What the exercise asks -
After finding the line containing "Bayesian optimization works" below, please output that line and each following one through the line containing "The proportional controller uses", exactly as written.

== Material provided ==

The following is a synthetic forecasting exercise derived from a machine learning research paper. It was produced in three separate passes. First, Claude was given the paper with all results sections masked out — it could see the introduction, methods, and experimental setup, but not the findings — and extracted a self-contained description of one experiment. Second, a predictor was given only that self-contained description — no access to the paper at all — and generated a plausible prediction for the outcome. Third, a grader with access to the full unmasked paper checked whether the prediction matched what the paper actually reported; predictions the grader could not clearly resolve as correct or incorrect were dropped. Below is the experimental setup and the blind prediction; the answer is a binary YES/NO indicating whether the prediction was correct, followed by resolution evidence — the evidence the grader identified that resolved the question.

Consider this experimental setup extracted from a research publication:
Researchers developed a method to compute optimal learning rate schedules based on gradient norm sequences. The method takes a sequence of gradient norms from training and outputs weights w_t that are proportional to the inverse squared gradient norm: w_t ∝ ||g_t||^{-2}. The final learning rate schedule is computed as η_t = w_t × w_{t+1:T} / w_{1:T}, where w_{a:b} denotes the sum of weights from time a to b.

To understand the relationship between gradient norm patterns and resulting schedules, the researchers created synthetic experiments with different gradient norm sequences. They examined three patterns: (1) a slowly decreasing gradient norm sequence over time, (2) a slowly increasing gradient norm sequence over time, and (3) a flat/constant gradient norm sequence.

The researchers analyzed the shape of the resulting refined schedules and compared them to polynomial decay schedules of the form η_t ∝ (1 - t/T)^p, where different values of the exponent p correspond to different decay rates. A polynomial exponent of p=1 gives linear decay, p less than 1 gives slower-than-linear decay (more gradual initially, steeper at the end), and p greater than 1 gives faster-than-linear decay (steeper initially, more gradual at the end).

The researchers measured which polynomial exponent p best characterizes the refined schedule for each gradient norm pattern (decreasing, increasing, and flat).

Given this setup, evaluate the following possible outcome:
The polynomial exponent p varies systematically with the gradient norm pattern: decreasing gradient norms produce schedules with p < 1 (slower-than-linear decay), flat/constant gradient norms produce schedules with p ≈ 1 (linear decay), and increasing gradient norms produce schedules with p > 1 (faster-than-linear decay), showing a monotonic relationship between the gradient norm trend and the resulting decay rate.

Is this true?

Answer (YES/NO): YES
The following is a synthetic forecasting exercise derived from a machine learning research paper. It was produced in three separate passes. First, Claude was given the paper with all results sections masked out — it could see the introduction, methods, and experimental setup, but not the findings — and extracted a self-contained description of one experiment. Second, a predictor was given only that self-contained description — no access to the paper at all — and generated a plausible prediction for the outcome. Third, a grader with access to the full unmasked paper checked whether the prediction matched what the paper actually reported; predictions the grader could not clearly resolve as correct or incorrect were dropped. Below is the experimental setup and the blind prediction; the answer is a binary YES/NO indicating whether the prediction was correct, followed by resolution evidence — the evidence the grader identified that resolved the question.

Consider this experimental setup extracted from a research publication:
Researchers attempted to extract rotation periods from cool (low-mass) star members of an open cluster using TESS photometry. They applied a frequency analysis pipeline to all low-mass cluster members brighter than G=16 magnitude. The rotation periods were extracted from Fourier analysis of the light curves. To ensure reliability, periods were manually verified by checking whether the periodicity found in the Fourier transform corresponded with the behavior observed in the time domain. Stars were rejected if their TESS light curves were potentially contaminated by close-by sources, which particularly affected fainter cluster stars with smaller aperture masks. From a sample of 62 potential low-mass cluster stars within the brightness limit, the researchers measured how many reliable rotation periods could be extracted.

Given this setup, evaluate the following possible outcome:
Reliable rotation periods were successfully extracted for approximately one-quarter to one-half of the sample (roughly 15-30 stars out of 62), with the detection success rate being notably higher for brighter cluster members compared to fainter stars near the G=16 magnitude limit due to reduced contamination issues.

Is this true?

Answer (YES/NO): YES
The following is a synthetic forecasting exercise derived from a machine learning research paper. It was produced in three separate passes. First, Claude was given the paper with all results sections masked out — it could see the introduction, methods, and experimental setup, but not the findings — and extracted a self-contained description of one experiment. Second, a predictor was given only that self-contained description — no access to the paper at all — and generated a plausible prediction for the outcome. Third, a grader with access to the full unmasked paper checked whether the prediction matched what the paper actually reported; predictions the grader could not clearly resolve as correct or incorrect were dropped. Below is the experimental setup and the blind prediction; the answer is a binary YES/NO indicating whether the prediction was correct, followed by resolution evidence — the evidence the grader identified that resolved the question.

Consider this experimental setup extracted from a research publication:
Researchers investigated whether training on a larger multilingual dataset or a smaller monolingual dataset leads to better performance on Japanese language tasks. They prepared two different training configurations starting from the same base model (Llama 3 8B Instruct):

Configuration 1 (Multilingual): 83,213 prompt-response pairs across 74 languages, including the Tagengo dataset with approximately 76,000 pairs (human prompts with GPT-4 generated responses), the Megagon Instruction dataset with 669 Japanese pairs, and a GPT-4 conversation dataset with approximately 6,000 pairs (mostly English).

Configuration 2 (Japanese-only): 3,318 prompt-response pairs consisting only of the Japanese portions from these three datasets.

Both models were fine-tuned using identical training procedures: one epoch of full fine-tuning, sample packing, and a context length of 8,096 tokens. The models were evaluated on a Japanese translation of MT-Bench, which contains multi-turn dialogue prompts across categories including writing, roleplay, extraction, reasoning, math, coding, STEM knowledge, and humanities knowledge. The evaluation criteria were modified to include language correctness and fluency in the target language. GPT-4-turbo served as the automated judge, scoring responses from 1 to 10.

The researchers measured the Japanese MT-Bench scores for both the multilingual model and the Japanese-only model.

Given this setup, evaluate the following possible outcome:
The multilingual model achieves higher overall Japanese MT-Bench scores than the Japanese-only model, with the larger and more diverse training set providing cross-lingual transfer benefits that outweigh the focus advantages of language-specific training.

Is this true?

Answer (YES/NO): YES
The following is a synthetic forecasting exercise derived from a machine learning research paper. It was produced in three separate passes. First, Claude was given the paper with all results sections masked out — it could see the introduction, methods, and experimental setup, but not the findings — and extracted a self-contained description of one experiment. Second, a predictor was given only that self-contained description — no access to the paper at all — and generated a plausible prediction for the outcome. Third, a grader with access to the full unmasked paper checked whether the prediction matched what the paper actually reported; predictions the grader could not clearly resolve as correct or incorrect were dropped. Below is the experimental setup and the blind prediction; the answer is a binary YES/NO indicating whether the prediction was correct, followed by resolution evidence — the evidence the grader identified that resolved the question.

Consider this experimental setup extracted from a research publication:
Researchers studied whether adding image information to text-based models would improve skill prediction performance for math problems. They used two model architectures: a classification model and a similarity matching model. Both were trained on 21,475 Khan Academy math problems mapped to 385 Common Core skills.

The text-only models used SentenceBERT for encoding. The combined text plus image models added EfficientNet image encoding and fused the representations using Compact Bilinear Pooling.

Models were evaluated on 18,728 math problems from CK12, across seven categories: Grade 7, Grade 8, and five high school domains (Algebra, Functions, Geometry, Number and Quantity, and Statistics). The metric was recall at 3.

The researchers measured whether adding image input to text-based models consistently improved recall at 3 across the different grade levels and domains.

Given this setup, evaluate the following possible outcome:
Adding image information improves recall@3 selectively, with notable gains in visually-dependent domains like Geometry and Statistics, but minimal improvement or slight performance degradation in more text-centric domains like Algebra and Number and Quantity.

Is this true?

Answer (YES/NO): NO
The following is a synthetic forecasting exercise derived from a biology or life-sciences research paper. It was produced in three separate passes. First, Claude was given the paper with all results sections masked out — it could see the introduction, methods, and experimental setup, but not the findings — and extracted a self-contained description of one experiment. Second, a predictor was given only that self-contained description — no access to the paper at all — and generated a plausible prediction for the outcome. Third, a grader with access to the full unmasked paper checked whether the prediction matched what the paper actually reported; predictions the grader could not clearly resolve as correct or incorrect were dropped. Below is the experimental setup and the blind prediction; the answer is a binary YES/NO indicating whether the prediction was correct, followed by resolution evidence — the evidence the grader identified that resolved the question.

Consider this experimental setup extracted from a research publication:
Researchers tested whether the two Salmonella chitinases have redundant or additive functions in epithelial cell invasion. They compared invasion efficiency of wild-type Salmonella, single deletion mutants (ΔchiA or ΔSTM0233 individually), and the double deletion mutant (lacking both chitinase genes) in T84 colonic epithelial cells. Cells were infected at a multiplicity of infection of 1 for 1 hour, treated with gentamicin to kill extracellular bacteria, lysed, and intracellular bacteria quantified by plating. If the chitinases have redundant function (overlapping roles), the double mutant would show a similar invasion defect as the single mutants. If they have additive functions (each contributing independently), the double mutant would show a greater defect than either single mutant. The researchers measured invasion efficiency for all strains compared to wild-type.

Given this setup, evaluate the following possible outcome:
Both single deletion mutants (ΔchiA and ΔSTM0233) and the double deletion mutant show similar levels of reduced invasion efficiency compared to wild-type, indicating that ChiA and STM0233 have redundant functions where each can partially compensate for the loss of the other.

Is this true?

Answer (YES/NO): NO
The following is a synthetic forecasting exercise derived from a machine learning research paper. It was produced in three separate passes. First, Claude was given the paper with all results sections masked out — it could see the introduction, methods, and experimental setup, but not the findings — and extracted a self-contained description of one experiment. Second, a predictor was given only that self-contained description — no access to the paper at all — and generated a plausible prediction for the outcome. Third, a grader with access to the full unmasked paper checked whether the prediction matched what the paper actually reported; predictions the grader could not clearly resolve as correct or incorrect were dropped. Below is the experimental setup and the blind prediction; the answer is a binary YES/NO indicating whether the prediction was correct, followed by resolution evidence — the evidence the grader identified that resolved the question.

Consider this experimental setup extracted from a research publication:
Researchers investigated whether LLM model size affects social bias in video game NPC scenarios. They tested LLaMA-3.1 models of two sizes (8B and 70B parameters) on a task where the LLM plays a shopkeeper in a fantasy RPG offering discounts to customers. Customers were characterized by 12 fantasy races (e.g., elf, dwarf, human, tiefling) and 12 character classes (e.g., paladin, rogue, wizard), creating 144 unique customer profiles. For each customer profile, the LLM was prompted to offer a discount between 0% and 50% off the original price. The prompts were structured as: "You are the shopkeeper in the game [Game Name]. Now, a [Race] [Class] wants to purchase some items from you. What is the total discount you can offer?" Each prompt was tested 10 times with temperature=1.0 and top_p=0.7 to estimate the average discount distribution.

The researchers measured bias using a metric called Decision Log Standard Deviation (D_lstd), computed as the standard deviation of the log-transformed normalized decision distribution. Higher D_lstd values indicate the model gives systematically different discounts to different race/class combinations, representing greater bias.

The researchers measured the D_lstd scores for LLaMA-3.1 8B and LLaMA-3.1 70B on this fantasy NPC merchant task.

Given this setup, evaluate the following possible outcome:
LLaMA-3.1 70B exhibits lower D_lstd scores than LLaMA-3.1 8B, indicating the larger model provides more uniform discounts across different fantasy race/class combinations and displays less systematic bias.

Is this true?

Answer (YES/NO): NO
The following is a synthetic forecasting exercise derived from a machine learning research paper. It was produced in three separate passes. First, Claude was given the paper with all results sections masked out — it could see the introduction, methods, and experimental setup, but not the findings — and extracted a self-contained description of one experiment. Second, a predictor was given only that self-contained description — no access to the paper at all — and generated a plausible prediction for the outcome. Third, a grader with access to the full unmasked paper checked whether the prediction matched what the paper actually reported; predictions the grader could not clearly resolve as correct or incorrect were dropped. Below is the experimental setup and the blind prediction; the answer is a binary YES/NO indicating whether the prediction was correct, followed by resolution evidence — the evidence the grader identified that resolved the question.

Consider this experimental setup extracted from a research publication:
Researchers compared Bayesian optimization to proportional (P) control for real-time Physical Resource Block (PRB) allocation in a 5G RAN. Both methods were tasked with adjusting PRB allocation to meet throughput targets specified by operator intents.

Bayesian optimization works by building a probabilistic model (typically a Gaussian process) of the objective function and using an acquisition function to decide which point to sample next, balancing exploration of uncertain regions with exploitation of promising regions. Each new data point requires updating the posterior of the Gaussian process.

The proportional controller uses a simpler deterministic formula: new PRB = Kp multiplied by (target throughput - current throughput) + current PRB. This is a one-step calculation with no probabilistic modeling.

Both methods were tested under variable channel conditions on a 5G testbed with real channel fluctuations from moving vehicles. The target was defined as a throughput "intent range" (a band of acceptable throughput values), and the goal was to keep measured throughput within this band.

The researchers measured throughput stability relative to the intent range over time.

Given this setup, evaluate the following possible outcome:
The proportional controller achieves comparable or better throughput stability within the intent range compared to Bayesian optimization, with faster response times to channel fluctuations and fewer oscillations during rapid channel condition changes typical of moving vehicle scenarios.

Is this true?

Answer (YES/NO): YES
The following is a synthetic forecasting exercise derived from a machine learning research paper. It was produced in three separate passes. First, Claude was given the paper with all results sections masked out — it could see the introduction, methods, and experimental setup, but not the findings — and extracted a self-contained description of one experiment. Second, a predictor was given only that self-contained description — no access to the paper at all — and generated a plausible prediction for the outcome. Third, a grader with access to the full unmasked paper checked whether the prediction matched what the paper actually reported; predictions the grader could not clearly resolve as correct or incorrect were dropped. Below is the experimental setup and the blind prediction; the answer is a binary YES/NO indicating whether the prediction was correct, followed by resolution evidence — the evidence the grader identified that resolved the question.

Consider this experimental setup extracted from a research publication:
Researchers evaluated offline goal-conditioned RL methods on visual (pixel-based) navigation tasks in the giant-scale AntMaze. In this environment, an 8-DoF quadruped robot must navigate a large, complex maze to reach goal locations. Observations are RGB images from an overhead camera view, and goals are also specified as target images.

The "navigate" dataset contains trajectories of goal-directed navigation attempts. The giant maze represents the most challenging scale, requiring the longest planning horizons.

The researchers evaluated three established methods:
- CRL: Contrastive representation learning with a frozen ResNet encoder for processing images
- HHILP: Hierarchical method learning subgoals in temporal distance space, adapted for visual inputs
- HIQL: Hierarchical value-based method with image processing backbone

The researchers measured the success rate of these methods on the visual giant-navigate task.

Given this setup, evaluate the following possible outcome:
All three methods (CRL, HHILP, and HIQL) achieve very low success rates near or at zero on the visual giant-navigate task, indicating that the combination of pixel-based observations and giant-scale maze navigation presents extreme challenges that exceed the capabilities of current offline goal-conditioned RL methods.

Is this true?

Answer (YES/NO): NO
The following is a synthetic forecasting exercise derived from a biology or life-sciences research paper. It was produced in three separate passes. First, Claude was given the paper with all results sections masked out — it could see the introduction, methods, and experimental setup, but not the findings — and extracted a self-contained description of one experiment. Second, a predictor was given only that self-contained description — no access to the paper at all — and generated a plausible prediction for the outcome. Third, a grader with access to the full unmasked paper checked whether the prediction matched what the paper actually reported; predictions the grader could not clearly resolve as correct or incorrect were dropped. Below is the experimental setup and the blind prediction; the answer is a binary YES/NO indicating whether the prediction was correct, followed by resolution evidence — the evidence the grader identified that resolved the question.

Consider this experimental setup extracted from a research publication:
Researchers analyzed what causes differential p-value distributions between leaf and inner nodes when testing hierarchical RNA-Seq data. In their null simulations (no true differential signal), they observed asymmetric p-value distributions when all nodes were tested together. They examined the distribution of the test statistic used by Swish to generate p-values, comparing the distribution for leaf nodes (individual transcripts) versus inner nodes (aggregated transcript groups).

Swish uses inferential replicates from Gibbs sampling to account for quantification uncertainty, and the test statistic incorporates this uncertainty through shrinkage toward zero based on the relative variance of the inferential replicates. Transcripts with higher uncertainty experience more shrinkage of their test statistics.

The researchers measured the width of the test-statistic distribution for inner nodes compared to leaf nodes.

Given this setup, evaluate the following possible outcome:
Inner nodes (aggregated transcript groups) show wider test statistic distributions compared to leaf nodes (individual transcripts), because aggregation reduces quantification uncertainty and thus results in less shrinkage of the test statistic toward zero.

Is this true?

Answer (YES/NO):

===

Solution below -
Bayesian optimization works by building a probabilistic model (typically a Gaussian process) of the objective function and using an acquisition function to decide which point to sample next, balancing exploration of uncertain regions with exploitation of promising regions. Each new data point requires updating the posterior of the Gaussian process.

The proportional controller uses a simpler deterministic formula: new PRB = Kp multiplied by (target throughput - current throughput) + current PRB. This is a one-step calculation with no probabilistic modeling.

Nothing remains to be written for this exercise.